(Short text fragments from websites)
<<<<

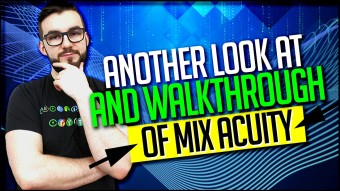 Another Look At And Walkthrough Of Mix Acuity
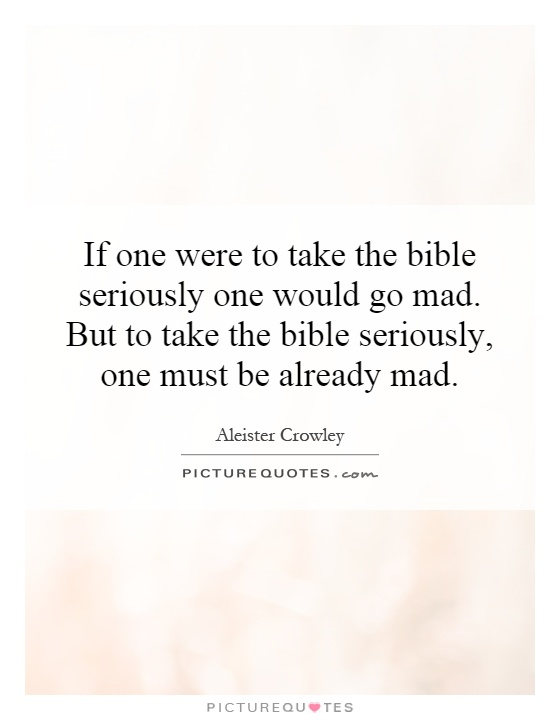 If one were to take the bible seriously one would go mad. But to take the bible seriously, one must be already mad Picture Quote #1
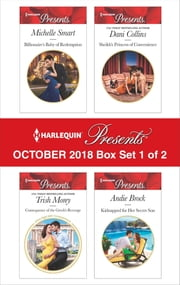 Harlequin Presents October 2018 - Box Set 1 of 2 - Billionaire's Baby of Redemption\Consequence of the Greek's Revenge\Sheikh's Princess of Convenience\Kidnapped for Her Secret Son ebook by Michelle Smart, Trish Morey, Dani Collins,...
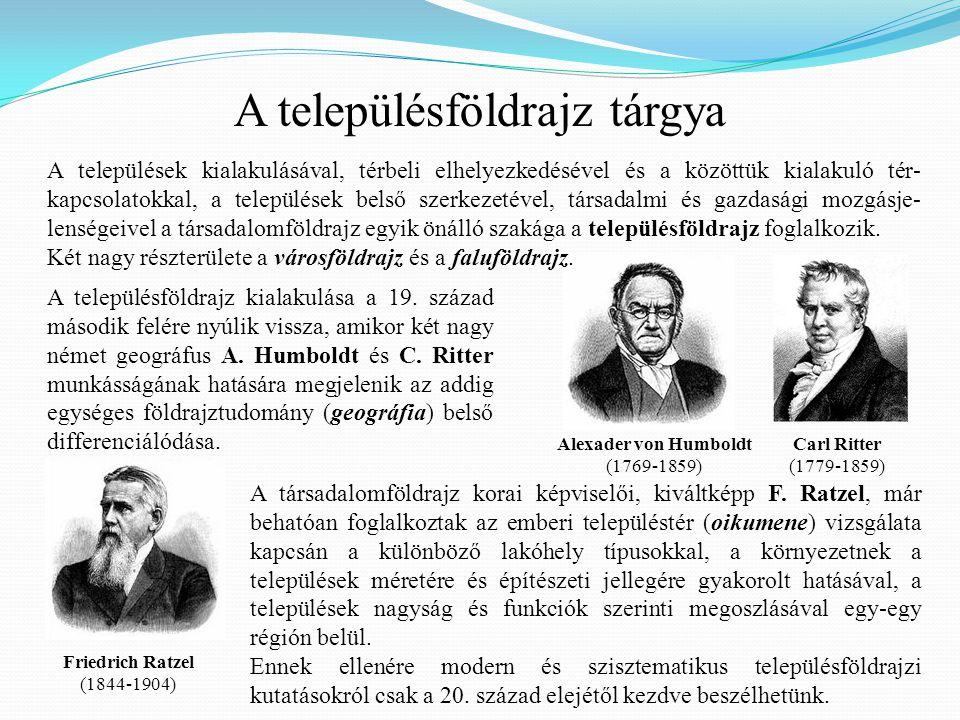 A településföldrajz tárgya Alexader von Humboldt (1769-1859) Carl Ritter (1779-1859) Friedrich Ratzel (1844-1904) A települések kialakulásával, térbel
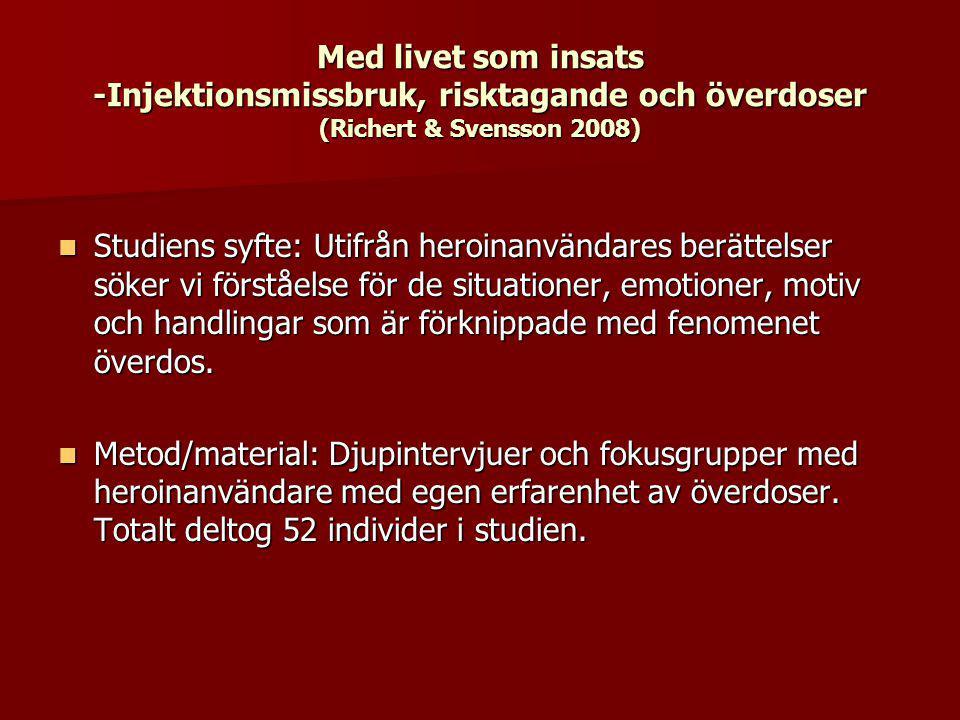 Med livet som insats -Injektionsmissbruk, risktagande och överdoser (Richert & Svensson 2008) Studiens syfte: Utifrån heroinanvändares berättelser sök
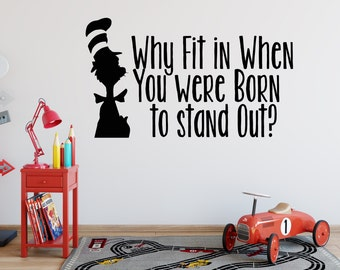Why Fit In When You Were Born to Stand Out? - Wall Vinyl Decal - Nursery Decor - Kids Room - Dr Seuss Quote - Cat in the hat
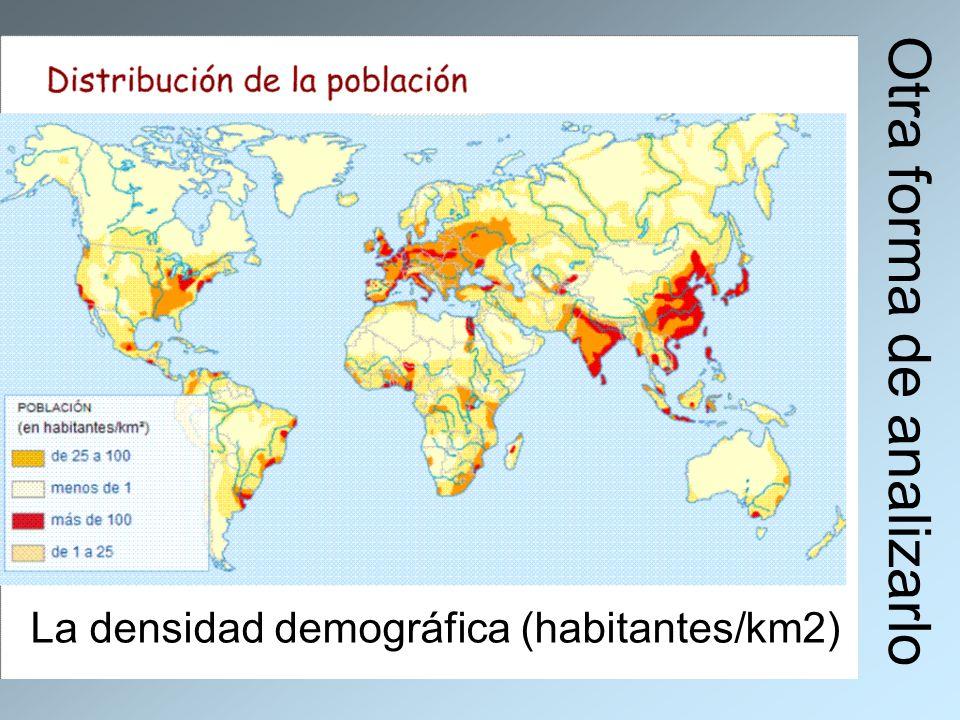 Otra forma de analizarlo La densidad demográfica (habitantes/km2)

>>>>

→ **Your objective**:
Return each record exactly as given, excluding any image.

→ **Task result**:
 Another Look At And Walkthrough Of Mix Acuity
 If one were to take the bible seriously one would go mad. But to take the bible seriously, one must be already mad Picture Quote #1
 Harlequin Presents October 2018 - Box Set 1 of 2 - Billionaire's Baby of Redemption\Consequence of the Greek's Revenge\Sheikh's Princess of Convenience\Kidnapped for Her Secret Son ebook by Michelle Smart, Trish Morey, Dani Collins,...
 A településföldrajz tárgya Alexader von Humboldt (1769-1859) Carl Ritter (1779-1859) Friedrich Ratzel (1844-1904) A települések kialakulásával, térbel
 Med livet som insats -Injektionsmissbruk, risktagande och överdoser (Richert & Svensson 2008) Studiens syfte: Utifrån heroinanvändares berättelser sök
Why Fit In When You Were Born to Stand Out? - Wall Vinyl Decal - Nursery Decor - Kids Room - Dr Seuss Quote - Cat in the hat
 Otra forma de analizarlo La densidad demográfica (habitantes/km2)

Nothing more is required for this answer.